▶ [Data extracts]
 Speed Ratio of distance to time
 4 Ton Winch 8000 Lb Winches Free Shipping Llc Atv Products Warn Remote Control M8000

--

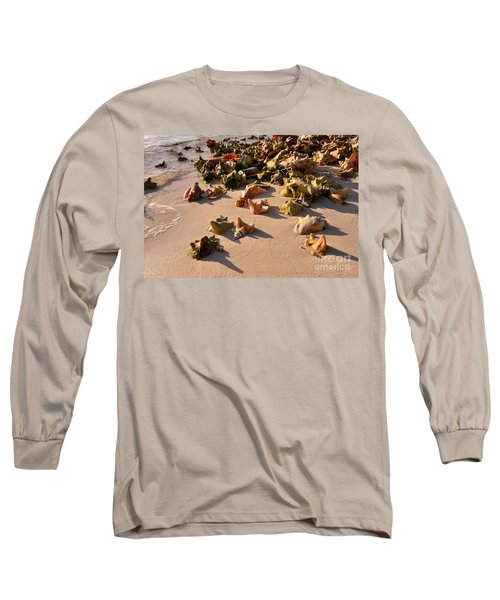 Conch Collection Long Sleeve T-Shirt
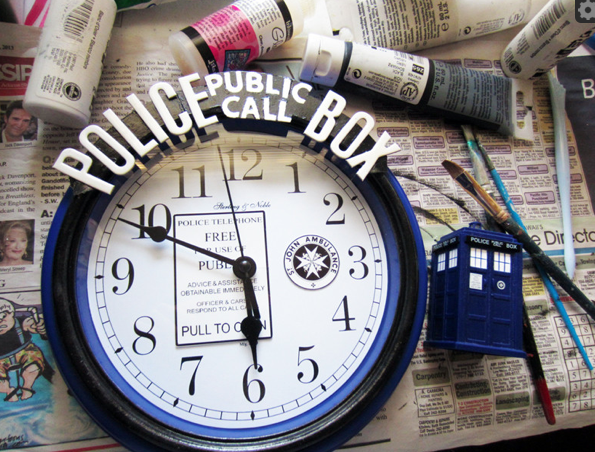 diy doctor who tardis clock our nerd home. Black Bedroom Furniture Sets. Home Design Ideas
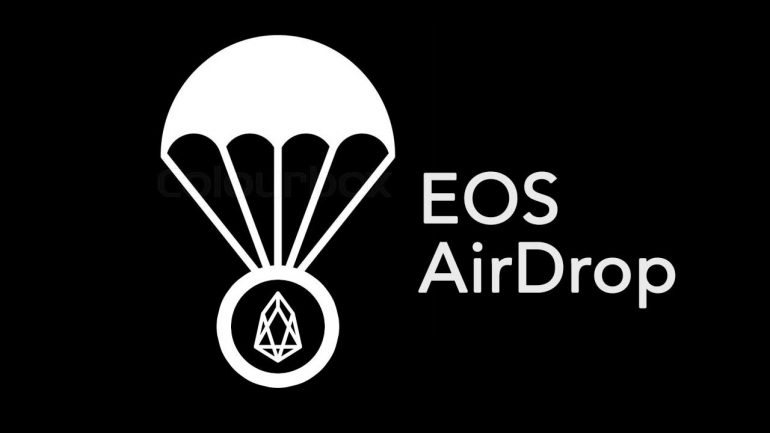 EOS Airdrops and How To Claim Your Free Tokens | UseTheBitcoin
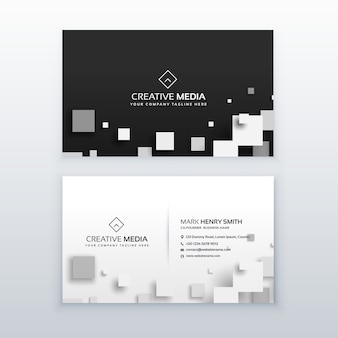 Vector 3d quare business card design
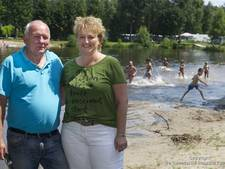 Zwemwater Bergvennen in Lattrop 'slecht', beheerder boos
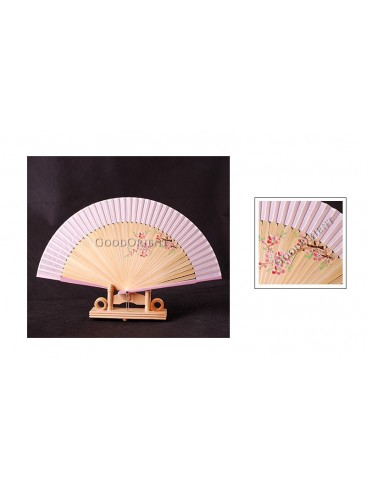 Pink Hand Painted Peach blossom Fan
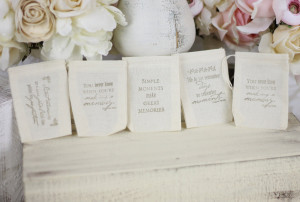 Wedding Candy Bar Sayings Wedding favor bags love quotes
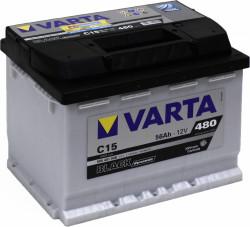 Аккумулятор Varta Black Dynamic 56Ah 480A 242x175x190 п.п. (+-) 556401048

▶ [Task]
From the listing above, repeat only the lines between the line containing "Conch Collection Long Sleeve T-Shirt" and the line containing "Vector 3d quare business card design", those two included. Pictures are not part of the copy.

▶ [Problem solution]
 Conch Collection Long Sleeve T-Shirt
 diy doctor who tardis clock our nerd home. Black Bedroom Furniture Sets. Home Design Ideas
 EOS Airdrops and How To Claim Your Free Tokens | UseTheBitcoin
 Vector 3d quare business card design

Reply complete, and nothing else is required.